IND's for all products should include information that describes
where the material for the clinical trial(s) used to demonstrate
safety and effectiveness is or was manufactured. Data submitted in
support of licensure of a biological product can be obtained using a
product manufactured in a pilot facility. In the event that a
product manufactured in new facilities and/or scaled-up processes or
facilities is intended to be used at a later date for either
completion of the clinical trial(s) demonstrating safety or
effectiveness or for licensable product, the time tables, new
locations, and processes should be identified in the IND. A protocol
for comparing products should also be submitted. Data which compares
a product made in a new facility or with new processes to a product
used in earlier clinical studies should be submitted to the IND
before including the new product in the clinical trial(s). If the
product made in the new facility or by the new process will not be
used in the clinical trials used to demonstrate safety or
effectiveness, the data comparing the two products should be
submitted in the IND, PLA, or PLA supplement. A description of any
manufacturing changes that were made as a result of using a new
facility or new processes and stability data should also be
submitted to the IND or PLA as appropriate.

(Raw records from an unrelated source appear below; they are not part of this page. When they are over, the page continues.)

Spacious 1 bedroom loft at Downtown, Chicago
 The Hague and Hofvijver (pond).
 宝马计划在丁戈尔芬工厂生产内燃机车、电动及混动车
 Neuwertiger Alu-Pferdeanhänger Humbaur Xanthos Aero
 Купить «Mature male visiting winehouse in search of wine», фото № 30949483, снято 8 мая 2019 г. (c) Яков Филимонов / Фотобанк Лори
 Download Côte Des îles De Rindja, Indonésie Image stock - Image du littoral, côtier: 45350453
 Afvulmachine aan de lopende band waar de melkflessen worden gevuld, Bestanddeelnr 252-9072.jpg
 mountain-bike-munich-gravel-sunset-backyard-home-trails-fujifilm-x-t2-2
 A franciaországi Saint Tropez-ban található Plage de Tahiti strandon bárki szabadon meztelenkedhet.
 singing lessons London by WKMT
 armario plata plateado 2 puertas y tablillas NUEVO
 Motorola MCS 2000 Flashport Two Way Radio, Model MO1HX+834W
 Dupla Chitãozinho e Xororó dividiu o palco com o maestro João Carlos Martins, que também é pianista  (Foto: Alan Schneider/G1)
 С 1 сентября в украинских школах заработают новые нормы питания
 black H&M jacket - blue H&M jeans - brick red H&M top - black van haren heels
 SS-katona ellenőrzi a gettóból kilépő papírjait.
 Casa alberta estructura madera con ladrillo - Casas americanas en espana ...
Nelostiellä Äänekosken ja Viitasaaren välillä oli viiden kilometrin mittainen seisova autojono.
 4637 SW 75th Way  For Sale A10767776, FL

2. Submissions for approval to use a pilot facility for manufacture of
a product.
Information and data submitted in the PLA should be obtained
using a product manufactured in the pilot facility. The ELA should
include a completed Form FDA 3210; Application for Establishment
License for Manufacture of Biological Products (FDA
[[Page 35752]]
Form 3210), which describes the pilot facility. If the facility is
already licensed, an ELA supplement that contains information
specific to the new product should be submitted. The facility and
equipment, regardless of scale, should have undergone appropriate
qualification and validation and should be in compliance with
applicable regulations, including, but not limited to, 21 CFR parts
210, 211, 600 and 820. A pre-license inspection will be conducted
prior to the approval of the PLA and ELA or ELA supplement. The PLA
and ELA may be submitted at different times, provided a statement is
included in any PLA or ELA submission confirming that the facility
is ready for inspection and indicating the approximate date for the
companion application submission. CBER intends to review PLA's and
ELA's submitted at different times under the normal timeframe
targets of the managed review process (from the date of receipt at
CBER, 12 months for standard applications, 6 months for priority
applications, and 6 months for supplements). Because CBER issues the
ELA and PLA concurrently, timing of submission of the companion
applications should be carefully considered. CBER intends to
consider failure to submit a companion application within 6 months
of receipt of a standard application or 3 months of receipt of a
priority application to be grounds for issuing a not approvable
letter to the applicant.
3. Submissions for approval to use a different manufacturing facility
while a PLA for a product manufactured in a pilot facility and an ELA
for a pilot facility are pending.
In this case, a PLA for a product made in a pilot facility and
ELA for the pilot facility are under review as outlined in section
III. 2 of this guidance. FDA's inspection of the pilot facility may
or may not have occurred. The applicant is now requesting licensure
of a different facility in addition to, or in lieu of, licensure of
the pilot facility. The following information should be submitted to
the pending PLA: a description of manufacturing changes which have
occurred, data comparing products made in the new and old
facilities, and documentation of process validation and stability
data for a product manufactured in the new facility. CBER intends to
consider the submission to be a separate PLA filing that will be
assigned a new reference number and a 6-month review timeframe. A
new ELA that contains a completed ELA Form 3210 describing the new
facility should also be submitted. If the new facility is already
licensed, the applicant should submit a supplement to the approved
ELA with the information specific to the new product. A statement
confirming that the new facility is ready for inspection should be
included in the new PLA filing and the ELA or ELA supplement at the
time of submission. Concurrent review of the pilot facility will
continue unless the applicant is no longer requesting approval to
market lots manufactured in the pilot facility. If the applicant
does not wish to pursue licensure of lots made in a pilot facility,
a request may be made in writing that the pending ELA for the pilot
facility be withdrawn; however, FDA may still conduct an inspection.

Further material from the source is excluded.